Un tableur n'est pas fait pour générer des factures à la mise en page élaborée. Pourtant, l'image de votre marque doit aussi rejaillir dans vos factures, car celles-ci font aussi partie de l'expérience client.

Ce sont ces petits détails qui peuvent consolider la réputation d'une entreprise. Au final, vous risquez de vous retrouver avec un design très basique, voire de mauvais goût, qui peut souligner un manque de professionnalisme.

Sans compter que la gestion des polices, des cellules et de la mise en page peut varier d'un fichier à l'autre. Si vous recherchez la constance et la cohérence dans votre communication client, oubliez le tableur pour vos factures et devis !

De nombreuses tâches manuelles répétitives

Faire une facture avec un tableur prend du temps. Il faut numéroter manuellement les factures, saisir les coordonnées du client et les lignes de la commande, créer les formules de calcul des sommes, des remises, de la TVA, de l’escompte si applicable, etc.

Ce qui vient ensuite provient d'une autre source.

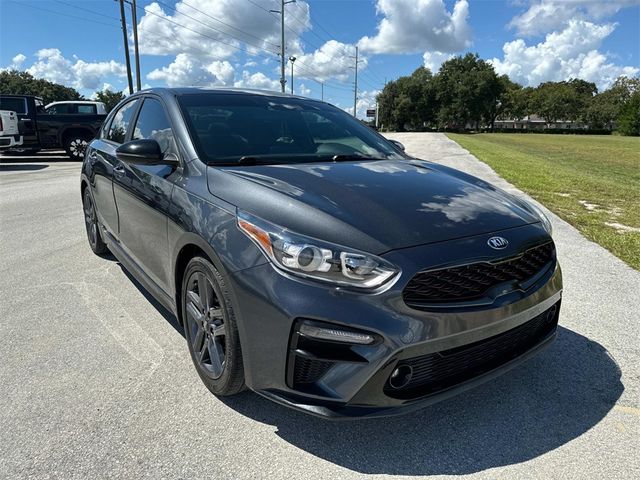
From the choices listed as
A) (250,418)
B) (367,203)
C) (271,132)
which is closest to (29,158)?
(271,132)

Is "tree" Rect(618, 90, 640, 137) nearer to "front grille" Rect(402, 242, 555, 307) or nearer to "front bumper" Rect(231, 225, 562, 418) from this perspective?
"front grille" Rect(402, 242, 555, 307)

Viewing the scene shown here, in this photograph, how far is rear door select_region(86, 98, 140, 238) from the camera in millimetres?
4043

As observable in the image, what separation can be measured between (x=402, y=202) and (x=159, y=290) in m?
1.74

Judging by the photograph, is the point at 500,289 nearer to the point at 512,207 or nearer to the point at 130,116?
the point at 512,207

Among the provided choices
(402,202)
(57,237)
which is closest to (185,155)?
(402,202)

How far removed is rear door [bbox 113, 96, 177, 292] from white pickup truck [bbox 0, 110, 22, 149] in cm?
1278

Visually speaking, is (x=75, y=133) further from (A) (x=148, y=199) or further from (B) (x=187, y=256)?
(B) (x=187, y=256)

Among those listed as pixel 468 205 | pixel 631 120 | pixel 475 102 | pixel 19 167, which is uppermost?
pixel 475 102

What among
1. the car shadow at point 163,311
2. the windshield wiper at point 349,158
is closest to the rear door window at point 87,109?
the car shadow at point 163,311

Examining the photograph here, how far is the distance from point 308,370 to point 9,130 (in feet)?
51.6

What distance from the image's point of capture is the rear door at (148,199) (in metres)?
2.96

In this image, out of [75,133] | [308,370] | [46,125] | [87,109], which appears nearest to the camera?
[308,370]

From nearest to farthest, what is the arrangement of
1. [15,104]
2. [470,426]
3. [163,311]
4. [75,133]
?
1. [470,426]
2. [163,311]
3. [15,104]
4. [75,133]

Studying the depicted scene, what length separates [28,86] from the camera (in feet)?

Suivre cette check-list à la lettre est chronophage et peu efficace. Et ce n'est pas tout. Il faut aussi enregistrer la facture et l’envoyer par email au client, puis établir une routine de relance des paiements, les suivre manuellement, et mettre en place des rapports d’activité.

Cette succession de micro-tâches purement opérationnelles pourrait s'automatiser dans un logiciel adapté dont c'est la fonction. Si un tableur peut fonctionner avec un faible volume de factures, il finit par vous coûter plus cher en temps et en énergie que ce qu'il vous rapporte.

Un processus de facturation laborieux

Un tableur peut faire des factures, mais ses compétences s'arrêtent là. Il ne peut pas gérer l'envoi du document, la gestion des paiements, l'archivage, la récurrence automatique, etc.

Pour cela, il est fréquent de passer par un outil différent à chaque tâche, quitte à se retrouver avec cinq ou six logiciels et plateformes, ayant chacun un coût, pour faire un seul travail : gérer l'étape post-vente d'une simple transaction.

De plus, tous ces logiciels ne communiquent pas forcément entre eux et en cas de mise à jour, c'est tout votre processus de travail qui peut s'effondrer. Par ailleurs, un workflow fractionné repose souvent sur quelques personnes qui l'ont mis en place ou qui l'ont vu évoluer. En cas de départ ou de maladie, c'est un pan complet de la mémoire corporate qui s'évanouit.

Des erreurs qui peuvent faire mal

En 2012, la banque JP Morgan Chase a perdu plus de 2 milliards de dollars à cause d'un tableur. Ça ressemble à un gag, mais c'est pourtant bien réel.

La gestion interne des risques était effectuée sur une simple feuille de tableur à travers des données copiées-collées en provenance d'autres fichiers. La génération de nombreuses erreurs est alors inévitable. Le trader responsable prenait des positions démesurées sur les marchés financiers à partir de données erronées où les sommes remplaçaient les moyennes.

C'est un exemple qui coûte cher, mais qui souligne surtout les limites liées au contrôle qualité déficient d'un tableur. Un oubli de virgule ou une formule mal paramétrée peuvent alors avoir de graves conséquences.

Si vous êtes une association, un club local ou une TPE avec peu de transactions, un tableur reste un outil utile pour gérer ses factures.

Toutefois, à partir d'un certain volume, il sera bien plus rentable de vous professionnaliser avec des outils adaptés, plutôt que de perdre votre temps avec un outil qui a ses limites et ses contraintes.